Estos eléctricos fueron los más vendidos en España en 2025. Pero con el Programa Auto+ de 2026, no recibirán todas las ayudas este año

Repasamos los vehículos más afectados por las condiciones del nuevo Plan Auto +.
Tras un 2025 que batió todos los récords de matriculaciones, el panorama de incentivos ha mutado radicalmente. La transición del antiguo Plan MOVES III al recién estrenado Programa Auto+ de 2026 no solo ha cambiado el nombre de las subvenciones, sino que ha introducido un sistema de baremos mucho más restrictivo que ha dejado "huérfanos" de ayudas máximas a los vehículos que precisamente lideraron las listas de ventas el año pasado.
Durante el ejercicio anterior, el dominio del mercado estuvo marcado por nombres propios que ya forman parte del paisaje urbano español. El Tesla Model 3 se consolidó como el rey absoluto de las carreteras nacionales, seguido muy de cerca por el Tesla Model Y y la gran sorpresa coreana, el KIA EV3.
Estos modelos, junto a las propuestas extremadamente competitivas de marcas como MG y BYD, convencieron a miles de conductores gracias a una combinación de tecnología puntera y precios que, con las ayudas anteriores, resultaban imbatibles.
Sin embargo, la lógica del Programa Auto+ ha decidido dar un golpe de timón para favorecer no solo la descarbonización, sino también la soberanía industrial europea.
La gran diferencia de este nuevo marco regulatorio reside en su estructura de puntos, que castiga directamente el origen de la fabricación y el precio de venta. En 2025, cualquier ciudadano que comprara un coche eléctrico de menos de 45.000 euros podía optar a la ayuda máxima sin importar si el vehículo venía de California, Shanghái o Seúl.
En 2026, la administración ha introducido el criterio de proximidad y sostenibilidad industrial. El Programa Auto+ divide sus incentivos en tres pilares que deben cumplirse simultáneamente para alcanzar los 4.500 euros de subvención directa.
El primero es estrictamente técnico, premiando la naturaleza 100% eléctrica del motor. El segundo es de corte social, limitando el apoyo estatal a aquellos modelos que se sitúan en un rango de precio asequible para la clase media, desapareciendo por completo en cuanto el vehículo entra en la categoría de lujo o alta gama.

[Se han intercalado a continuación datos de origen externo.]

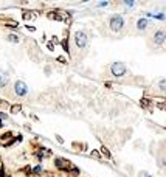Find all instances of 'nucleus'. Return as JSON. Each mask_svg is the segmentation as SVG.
Returning a JSON list of instances; mask_svg holds the SVG:
<instances>
[{
  "label": "nucleus",
  "instance_id": "obj_6",
  "mask_svg": "<svg viewBox=\"0 0 166 177\" xmlns=\"http://www.w3.org/2000/svg\"><path fill=\"white\" fill-rule=\"evenodd\" d=\"M149 26V20L147 19H138L137 20V30L138 31H144Z\"/></svg>",
  "mask_w": 166,
  "mask_h": 177
},
{
  "label": "nucleus",
  "instance_id": "obj_14",
  "mask_svg": "<svg viewBox=\"0 0 166 177\" xmlns=\"http://www.w3.org/2000/svg\"><path fill=\"white\" fill-rule=\"evenodd\" d=\"M146 177H151V175H146Z\"/></svg>",
  "mask_w": 166,
  "mask_h": 177
},
{
  "label": "nucleus",
  "instance_id": "obj_2",
  "mask_svg": "<svg viewBox=\"0 0 166 177\" xmlns=\"http://www.w3.org/2000/svg\"><path fill=\"white\" fill-rule=\"evenodd\" d=\"M109 25H110V30H112L113 33H118V31H121V30L124 28V19H123L121 16L115 14V16L110 17Z\"/></svg>",
  "mask_w": 166,
  "mask_h": 177
},
{
  "label": "nucleus",
  "instance_id": "obj_10",
  "mask_svg": "<svg viewBox=\"0 0 166 177\" xmlns=\"http://www.w3.org/2000/svg\"><path fill=\"white\" fill-rule=\"evenodd\" d=\"M158 107H160V109H163V111H166V100H164L163 103H158Z\"/></svg>",
  "mask_w": 166,
  "mask_h": 177
},
{
  "label": "nucleus",
  "instance_id": "obj_4",
  "mask_svg": "<svg viewBox=\"0 0 166 177\" xmlns=\"http://www.w3.org/2000/svg\"><path fill=\"white\" fill-rule=\"evenodd\" d=\"M14 92L17 97H25L26 93H28V87H26V84L23 83V81H16L14 83Z\"/></svg>",
  "mask_w": 166,
  "mask_h": 177
},
{
  "label": "nucleus",
  "instance_id": "obj_13",
  "mask_svg": "<svg viewBox=\"0 0 166 177\" xmlns=\"http://www.w3.org/2000/svg\"><path fill=\"white\" fill-rule=\"evenodd\" d=\"M92 157H93V158H101V155H100L98 152H96V151H95V152H92Z\"/></svg>",
  "mask_w": 166,
  "mask_h": 177
},
{
  "label": "nucleus",
  "instance_id": "obj_9",
  "mask_svg": "<svg viewBox=\"0 0 166 177\" xmlns=\"http://www.w3.org/2000/svg\"><path fill=\"white\" fill-rule=\"evenodd\" d=\"M8 40H9V42H14V44H17V42H19V37H17L16 34H9V36H8Z\"/></svg>",
  "mask_w": 166,
  "mask_h": 177
},
{
  "label": "nucleus",
  "instance_id": "obj_7",
  "mask_svg": "<svg viewBox=\"0 0 166 177\" xmlns=\"http://www.w3.org/2000/svg\"><path fill=\"white\" fill-rule=\"evenodd\" d=\"M8 81H9L8 75H5V73H0V89H3V87L8 84Z\"/></svg>",
  "mask_w": 166,
  "mask_h": 177
},
{
  "label": "nucleus",
  "instance_id": "obj_1",
  "mask_svg": "<svg viewBox=\"0 0 166 177\" xmlns=\"http://www.w3.org/2000/svg\"><path fill=\"white\" fill-rule=\"evenodd\" d=\"M127 72V67L124 62H113L112 65H110V73H112L115 78H121L124 76Z\"/></svg>",
  "mask_w": 166,
  "mask_h": 177
},
{
  "label": "nucleus",
  "instance_id": "obj_3",
  "mask_svg": "<svg viewBox=\"0 0 166 177\" xmlns=\"http://www.w3.org/2000/svg\"><path fill=\"white\" fill-rule=\"evenodd\" d=\"M87 42H89V37H87V34L84 31H76L75 33V44H76L78 48H81V50L86 48Z\"/></svg>",
  "mask_w": 166,
  "mask_h": 177
},
{
  "label": "nucleus",
  "instance_id": "obj_12",
  "mask_svg": "<svg viewBox=\"0 0 166 177\" xmlns=\"http://www.w3.org/2000/svg\"><path fill=\"white\" fill-rule=\"evenodd\" d=\"M101 151H103V152L106 154V157H110V152L107 151V148H101Z\"/></svg>",
  "mask_w": 166,
  "mask_h": 177
},
{
  "label": "nucleus",
  "instance_id": "obj_11",
  "mask_svg": "<svg viewBox=\"0 0 166 177\" xmlns=\"http://www.w3.org/2000/svg\"><path fill=\"white\" fill-rule=\"evenodd\" d=\"M40 171H42V166H36V168L33 169V172H34V174H39Z\"/></svg>",
  "mask_w": 166,
  "mask_h": 177
},
{
  "label": "nucleus",
  "instance_id": "obj_8",
  "mask_svg": "<svg viewBox=\"0 0 166 177\" xmlns=\"http://www.w3.org/2000/svg\"><path fill=\"white\" fill-rule=\"evenodd\" d=\"M158 90L166 93V79H160L158 81Z\"/></svg>",
  "mask_w": 166,
  "mask_h": 177
},
{
  "label": "nucleus",
  "instance_id": "obj_5",
  "mask_svg": "<svg viewBox=\"0 0 166 177\" xmlns=\"http://www.w3.org/2000/svg\"><path fill=\"white\" fill-rule=\"evenodd\" d=\"M166 40V31L164 30H157L154 37H152V42L155 45H163V42Z\"/></svg>",
  "mask_w": 166,
  "mask_h": 177
}]
</instances>
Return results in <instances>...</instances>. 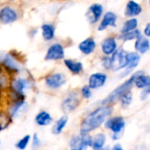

El tercer pilar es el que ha generado el verdadero terremoto en el sector: el sello de fabricación europea. Este requisito establece que una parte sustancial de la ayuda solo se libera si el vehículo ha sido ensamblado dentro de los límites de la Unión Europea y si sus baterías proceden de factorías comunitarias.
Es aquí donde los superventas de 2025 tropiezan. El Tesla Model 3, aunque es el coche eléctrico más eficiente y deseado, procede mayoritariamente de las plantas de Tesla en China para abastecer al mercado español.
Bajo el nuevo sistema, este vehículo pierde automáticamente un porcentaje significativo de la subvención por su procedencia extracomunitaria.
Esta situación se repite con los fabricantes asiáticos que han impulsado el crecimiento del coche eléctrico en España. El KIA EV3, que fue aclamado el año pasado por democratizar la autonomía de largo alcance, se ensambla fuera del continente europeo, lo que lo inhabilita para recibir el tramo de "ayuda por soberanía industrial".
Ahora, estos modelos se enfrentan a un escenario de desventaja competitiva frente a sus rivales directos fabricados en suelo europeo, como el nuevo Renault 5 E-Tech o el Citroën ë-C3.
No todo son malas noticias en este cambio de paradigma. El Gobierno ha defendido el Programa Auto+ argumentando que, aunque las cuantías pueden ser menores para ciertos modelos, el sistema es ahora mucho más ágil.

Es más, una de las mayores quejas del Plan MOVES III era el tiempo de espera, que en ocasiones superaba los dos años para recibir el ingreso. En 2026, la ayuda se descuenta directamente en la factura de compra, eliminando la burocracia para el usuario y trasladando la gestión a los concesionarios.
Además, las marcas están obligadas a aportar un descuento comercial obligatorio que intenta paliar la pérdida de las subvenciones estatales en aquellos modelos que ya no califican para el máximo.
En definitiva, España ha entrado en una fase de "proteccionismo verde". Los modelos que triunfaron en 2025 basándose en la eficiencia global y el coste de producción asiático se encuentran hoy con un muro administrativo que busca incentivar las fábricas locales.
El consumidor español se enfrenta ahora a un dilema: elegir el coche que más le gusta por sus prestaciones, aunque suponga renunciar a parte de la ayuda, o decantarse por modelos producidos en Europa para exprimir al máximo los beneficios del Programa Auto+.